Mark Twain and George Washington Cable

Twain and Cable became friends on a promotional book tour together in November of 1884 that reached 80 cities by February of 1885 when Adventures of Huckleberry Finn was published. Twain had invited Cable, famous for Old Creole Days (1879) and The Grandissimes (1880), to join him and, for obvious reasons, they stayed in the northern states and never went south of St. Louis.


Those reasons became obvious after the Christmas break, by which time Cable’s controversial essay The Freedman’s Case in Equity had been published and the Huck-Jim relationship had become the most successful part of Twain’s presentation. Both writers attacked racism but in different ways, and many see Twain’s novel as simply evasive and racist (I'm not one of them). But at the time it was worse for Cable: after he published a follow-up The Silent South in April, he and his family had to flee New Orleans to live in Massachusetts.
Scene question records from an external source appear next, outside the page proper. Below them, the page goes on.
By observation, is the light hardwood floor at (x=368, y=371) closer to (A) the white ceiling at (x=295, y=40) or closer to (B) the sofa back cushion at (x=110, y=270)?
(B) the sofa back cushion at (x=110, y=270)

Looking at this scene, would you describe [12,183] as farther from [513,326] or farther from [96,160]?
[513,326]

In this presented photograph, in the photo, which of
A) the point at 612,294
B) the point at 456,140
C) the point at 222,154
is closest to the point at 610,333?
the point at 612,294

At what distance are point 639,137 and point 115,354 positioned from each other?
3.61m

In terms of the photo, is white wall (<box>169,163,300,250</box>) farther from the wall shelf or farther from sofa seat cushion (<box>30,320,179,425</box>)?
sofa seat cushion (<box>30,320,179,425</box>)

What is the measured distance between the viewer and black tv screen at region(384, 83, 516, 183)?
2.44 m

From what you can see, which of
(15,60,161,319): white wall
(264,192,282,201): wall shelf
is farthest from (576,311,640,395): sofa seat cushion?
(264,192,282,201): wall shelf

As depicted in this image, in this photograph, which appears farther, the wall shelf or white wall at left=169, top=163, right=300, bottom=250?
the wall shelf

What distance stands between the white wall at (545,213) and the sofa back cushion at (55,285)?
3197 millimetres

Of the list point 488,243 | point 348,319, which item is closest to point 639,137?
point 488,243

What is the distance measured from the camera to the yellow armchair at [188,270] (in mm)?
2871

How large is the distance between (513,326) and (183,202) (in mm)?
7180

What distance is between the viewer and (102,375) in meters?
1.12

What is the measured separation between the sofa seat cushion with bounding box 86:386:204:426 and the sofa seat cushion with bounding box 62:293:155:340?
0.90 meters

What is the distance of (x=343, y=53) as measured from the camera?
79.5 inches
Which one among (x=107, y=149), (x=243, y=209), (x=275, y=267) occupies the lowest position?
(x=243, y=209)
While The Silent South has faded from sight, the controversy around Huckleberry Finn was just beginning and it is now Black Americans who have led the way in calling for it to be banned from classrooms -- Satire or evasion?: Black perspectives on Huckleberry Finn (1992) is an excellent overview. Many Jewish English professors, journalists and high school teachers have defended the novel, but the two groups have talked at cross purposes. For many Jewish Americans, we must never forget history, because there is a moral opportunity here – thinking of the Holocaust and Night – but for many Black Americans we should be silent about this because of the "N" word, because Slavery was their Holocaust and because Twain’s satire is misunderstood and mis-applied, often to the embarrassment of Black high school students. It is not a question of one group being right and one being wrong. Both are right. But in American classrooms today, teaching Huckleberry Finn (and, more recently, To Kill a Mockingbird) stirs up ghosts and demons, and I can think of no equivalent book for Jews.